Reputation: 81
I tried to obtain text from those div tags but they all return nothing:
HTML :
<div id="comments" class="part comments last"><script type="text/rocketscript" data- rocketsrc="http://sabq.org/js/parts/comments/global.js?1324675506" data- rocketoptimized="true"></script>
<h2 class="header">التعليقات (23)</h2>
<div id="comment_5946146" class="item
">
<h4 class="direction1">
<span class="serial">1</span> *محمد * </h4>
<p class="direction1"><span class="date-time">17 جمادى الأولى 1435 | 12:46 AM</span></p>
<p class="like-buttons">
<span class="like " title="أعجبني"><span class="value">5</span></span>
<span class="sep">-</span>
<span class="unlike " title="لم يعجبني"><span class="value">0</span></span>
<input type="hidden" name="class" value="Comment">
<input type="hidden" name="id" value="5946146">
</p>
<br clear="all">
<div class="message">هؤلاء أشخاص لم يجدوا سبيلاً لطلب الرزق إلا بهذه الطريقة فكفاكم تضييقاً وخناقاً عليهم حتى في مصادر رزقهم ....</div>
</div>
I wanna get the div class "message" and the text inside h4 tag and span "date-time" I tried to:
document.select("div.message");
And:
document.select("div.comments").select("div.message");
But they didn't work.
Upvotes: 1
Views: 4514
Reputation: 8617
Tried against your html with 5 cases and they all work fine, just a little note - you are retrieving a collection of Elements
and not just a single Element
by using document.select("div.message");
Code:
Document document = Jsoup.parse(new File("some.html"),"utf-8");
Element message = document.select("div.message").first();
Element span = document.select("span.date-time").first();
Element comments = document.select("div.comments").first();
Element h4 = document.select("h4.direction1").first();
Element test = document.select("div.comments").select("div.message")
.first();
System.out.println(message.text());
System.out.println(span.text());
System.out.println(comments.text());
System.out.println(h4.text());
System.out.println(test.text());
Gives;
م حتى في مصادر رزقهم ....
17 جمادى الأولى 1435 | 12:46 AM
التعليقات (23) 1 *محمد * 17 جمادى الأولى 1435 | 12:46 AM 5 - 0 هؤلاء أشخاص لم يجدوا سبيلاً لطلب الرزق إلا بهذه الطريقة فكفاكم تضييقاً وخناقاً عليهم حتى في مصادر رزقهم ....
1 *محمد *
هؤلاء أشخاص لم يجدوا سبيلاً لطلب الرزق إلا بهذه الطريقة فكفاكم تضييقاً وخناقاً عليهم حتى في مصادر رزقهم ....
PS: I have used .first()
to prove the validity of the used selectors, since your html had unique non-repetitive combinations.

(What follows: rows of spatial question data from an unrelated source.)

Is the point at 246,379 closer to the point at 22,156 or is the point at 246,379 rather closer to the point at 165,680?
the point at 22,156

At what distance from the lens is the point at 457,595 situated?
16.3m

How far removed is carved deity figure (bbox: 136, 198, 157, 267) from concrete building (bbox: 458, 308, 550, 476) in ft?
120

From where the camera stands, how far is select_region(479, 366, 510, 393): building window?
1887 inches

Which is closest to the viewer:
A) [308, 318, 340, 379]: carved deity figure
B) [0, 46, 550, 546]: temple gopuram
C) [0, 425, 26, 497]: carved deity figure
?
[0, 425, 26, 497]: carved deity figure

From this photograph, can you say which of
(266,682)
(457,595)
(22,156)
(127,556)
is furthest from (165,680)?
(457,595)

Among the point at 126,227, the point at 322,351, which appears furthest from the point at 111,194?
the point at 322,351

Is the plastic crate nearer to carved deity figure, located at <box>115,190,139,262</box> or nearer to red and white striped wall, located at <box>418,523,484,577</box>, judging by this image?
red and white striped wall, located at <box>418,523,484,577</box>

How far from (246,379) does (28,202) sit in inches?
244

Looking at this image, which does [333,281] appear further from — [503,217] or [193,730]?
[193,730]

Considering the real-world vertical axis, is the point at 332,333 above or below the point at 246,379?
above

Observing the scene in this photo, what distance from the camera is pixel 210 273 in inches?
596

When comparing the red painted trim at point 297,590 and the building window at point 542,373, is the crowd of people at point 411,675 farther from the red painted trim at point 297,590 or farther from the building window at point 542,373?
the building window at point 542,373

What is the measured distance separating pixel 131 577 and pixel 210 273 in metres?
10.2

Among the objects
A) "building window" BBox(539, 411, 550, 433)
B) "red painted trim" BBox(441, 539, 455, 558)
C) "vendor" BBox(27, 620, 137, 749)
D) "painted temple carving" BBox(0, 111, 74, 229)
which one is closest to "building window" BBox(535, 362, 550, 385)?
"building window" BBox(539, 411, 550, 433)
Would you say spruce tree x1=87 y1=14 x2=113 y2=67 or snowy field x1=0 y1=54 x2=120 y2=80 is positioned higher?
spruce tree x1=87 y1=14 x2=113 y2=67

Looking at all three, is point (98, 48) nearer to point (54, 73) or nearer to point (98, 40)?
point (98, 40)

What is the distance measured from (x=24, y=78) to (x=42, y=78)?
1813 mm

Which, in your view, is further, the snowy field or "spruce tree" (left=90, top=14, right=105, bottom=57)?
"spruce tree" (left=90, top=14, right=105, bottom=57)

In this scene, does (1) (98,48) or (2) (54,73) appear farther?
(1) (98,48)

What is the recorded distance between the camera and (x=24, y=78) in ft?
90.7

In case you have multiple results per selector, you can iterate over the collection and get the individual results, like:
Elements message = document.select("div.message");
for (Element el : message)
System.out.println(el.text());
EDIT:
To parse from the url:
Change,
Document document = Jsoup.parse(new File("some.html"),"utf-8");
To,
Document document = Jsoup.connect("http://sabq.org/WzUfde").userAgent("Mozilla/5.0 (X11; Linux x86_64) AppleWebKit/535.21 (KHTML, like Gecko) Chrome/19.0.1042.0 Safari/535.21").get();
This works for me, cannot post the huge output here but you can test it for your case.
Upvotes: 1